## BEGIN

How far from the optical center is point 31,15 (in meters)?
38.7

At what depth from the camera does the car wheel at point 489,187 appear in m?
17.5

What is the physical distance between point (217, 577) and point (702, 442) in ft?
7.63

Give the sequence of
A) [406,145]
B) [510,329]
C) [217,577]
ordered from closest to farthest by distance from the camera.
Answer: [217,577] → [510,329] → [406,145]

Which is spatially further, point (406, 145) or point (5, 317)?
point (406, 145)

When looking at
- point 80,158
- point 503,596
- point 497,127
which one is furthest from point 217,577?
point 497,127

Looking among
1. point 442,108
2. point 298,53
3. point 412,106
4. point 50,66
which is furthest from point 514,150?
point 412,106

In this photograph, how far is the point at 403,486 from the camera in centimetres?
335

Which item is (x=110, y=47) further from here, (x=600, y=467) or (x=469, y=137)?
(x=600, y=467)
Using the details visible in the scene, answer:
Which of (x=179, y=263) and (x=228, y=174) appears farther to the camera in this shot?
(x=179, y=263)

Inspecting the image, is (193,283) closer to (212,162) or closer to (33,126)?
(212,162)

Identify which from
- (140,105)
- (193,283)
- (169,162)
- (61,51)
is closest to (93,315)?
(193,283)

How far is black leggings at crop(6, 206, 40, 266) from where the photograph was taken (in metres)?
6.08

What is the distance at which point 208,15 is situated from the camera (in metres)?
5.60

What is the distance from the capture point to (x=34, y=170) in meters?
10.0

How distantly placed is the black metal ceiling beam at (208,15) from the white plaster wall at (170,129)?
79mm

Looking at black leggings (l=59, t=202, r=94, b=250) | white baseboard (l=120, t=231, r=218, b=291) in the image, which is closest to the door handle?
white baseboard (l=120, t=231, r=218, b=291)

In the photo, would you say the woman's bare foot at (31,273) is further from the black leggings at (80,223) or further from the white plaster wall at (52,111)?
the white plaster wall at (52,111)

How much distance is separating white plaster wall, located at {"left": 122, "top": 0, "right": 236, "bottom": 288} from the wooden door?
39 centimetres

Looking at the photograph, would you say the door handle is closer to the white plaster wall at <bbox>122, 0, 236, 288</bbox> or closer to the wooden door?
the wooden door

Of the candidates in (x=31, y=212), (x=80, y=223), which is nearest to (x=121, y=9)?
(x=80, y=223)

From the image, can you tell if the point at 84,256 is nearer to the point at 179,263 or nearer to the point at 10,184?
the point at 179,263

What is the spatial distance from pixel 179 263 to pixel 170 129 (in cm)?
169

## END
## BEGIN

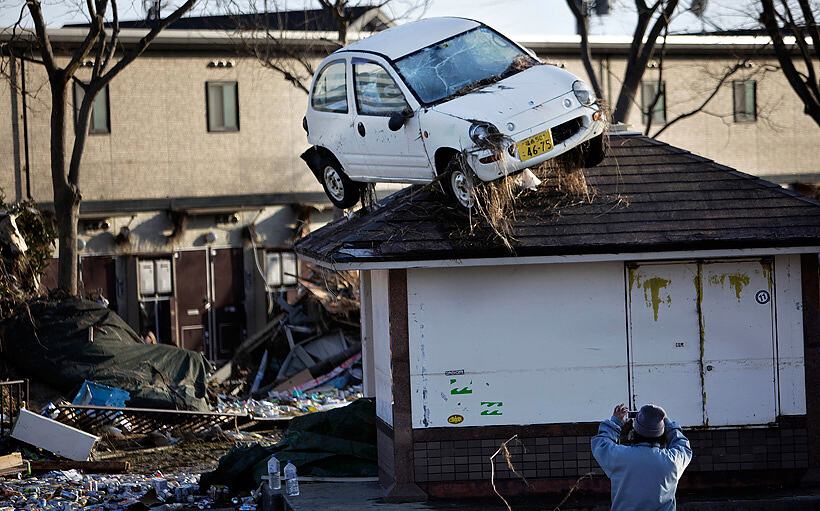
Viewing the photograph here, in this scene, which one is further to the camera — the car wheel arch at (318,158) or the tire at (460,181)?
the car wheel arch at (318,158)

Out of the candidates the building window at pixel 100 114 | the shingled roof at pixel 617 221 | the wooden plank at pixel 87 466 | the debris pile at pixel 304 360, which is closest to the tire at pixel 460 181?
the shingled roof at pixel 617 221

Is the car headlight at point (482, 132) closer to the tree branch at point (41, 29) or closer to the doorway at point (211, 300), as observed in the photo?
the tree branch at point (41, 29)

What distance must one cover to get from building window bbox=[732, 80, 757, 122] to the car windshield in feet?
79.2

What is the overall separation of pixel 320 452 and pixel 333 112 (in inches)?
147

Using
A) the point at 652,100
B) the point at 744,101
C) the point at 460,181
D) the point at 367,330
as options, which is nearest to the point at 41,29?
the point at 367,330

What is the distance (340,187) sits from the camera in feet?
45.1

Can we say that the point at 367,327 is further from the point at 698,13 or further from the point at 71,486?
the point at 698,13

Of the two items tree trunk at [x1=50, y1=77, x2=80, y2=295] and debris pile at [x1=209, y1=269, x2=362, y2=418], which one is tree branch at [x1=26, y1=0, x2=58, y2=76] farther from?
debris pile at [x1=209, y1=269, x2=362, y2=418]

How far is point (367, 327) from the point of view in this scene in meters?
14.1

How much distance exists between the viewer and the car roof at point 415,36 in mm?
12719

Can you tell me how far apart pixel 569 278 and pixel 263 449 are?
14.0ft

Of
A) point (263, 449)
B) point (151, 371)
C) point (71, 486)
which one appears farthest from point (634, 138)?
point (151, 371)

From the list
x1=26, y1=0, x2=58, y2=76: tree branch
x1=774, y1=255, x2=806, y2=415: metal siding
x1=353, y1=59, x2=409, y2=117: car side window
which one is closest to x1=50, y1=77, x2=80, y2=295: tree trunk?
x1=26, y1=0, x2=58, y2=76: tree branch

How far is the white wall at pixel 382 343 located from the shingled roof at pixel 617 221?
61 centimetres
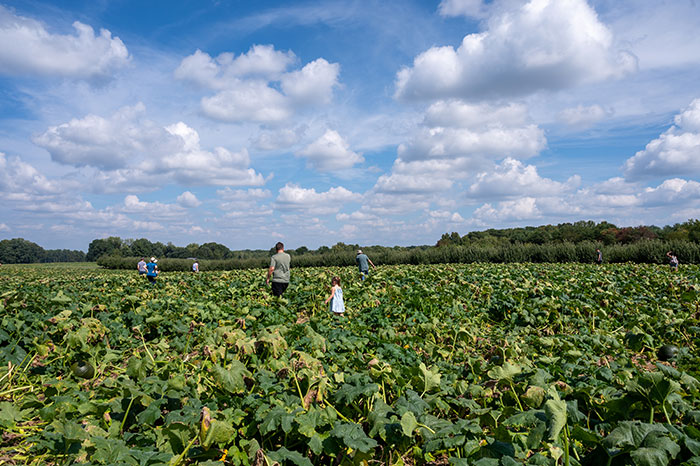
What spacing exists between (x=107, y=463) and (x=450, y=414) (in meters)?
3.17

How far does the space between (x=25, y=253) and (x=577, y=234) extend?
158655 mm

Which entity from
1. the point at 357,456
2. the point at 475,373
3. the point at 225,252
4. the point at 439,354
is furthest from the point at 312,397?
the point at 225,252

## END
## BEGIN

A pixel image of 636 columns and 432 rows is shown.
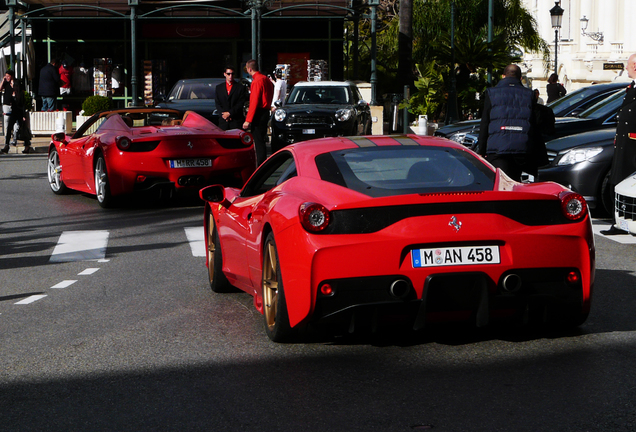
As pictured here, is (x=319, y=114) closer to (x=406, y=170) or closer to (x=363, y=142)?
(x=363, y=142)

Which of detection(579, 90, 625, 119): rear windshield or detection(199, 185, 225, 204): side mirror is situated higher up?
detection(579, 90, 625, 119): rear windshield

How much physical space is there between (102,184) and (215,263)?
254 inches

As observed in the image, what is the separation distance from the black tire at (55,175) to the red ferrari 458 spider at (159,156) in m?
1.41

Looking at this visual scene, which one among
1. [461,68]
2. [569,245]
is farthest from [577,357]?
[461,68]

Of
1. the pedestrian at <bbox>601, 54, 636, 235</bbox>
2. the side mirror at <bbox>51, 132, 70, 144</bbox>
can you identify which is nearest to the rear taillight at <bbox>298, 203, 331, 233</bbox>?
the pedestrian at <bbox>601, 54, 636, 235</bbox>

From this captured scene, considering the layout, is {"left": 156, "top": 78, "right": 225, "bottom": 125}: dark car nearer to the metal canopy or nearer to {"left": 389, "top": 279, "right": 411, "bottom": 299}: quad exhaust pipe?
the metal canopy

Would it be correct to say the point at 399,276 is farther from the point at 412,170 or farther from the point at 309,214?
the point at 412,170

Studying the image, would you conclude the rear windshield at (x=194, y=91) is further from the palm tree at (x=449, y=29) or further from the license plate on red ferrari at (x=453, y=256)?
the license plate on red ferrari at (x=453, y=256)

## END

> _THE TASK_
Copy out every line of the records above that contains the string "arch".

> _TASK OUTPUT_
Viewing the photograph here, in this scene, which one is further to the camera — the car wheel arch at (318,158) or the tire at (460,181)?
the car wheel arch at (318,158)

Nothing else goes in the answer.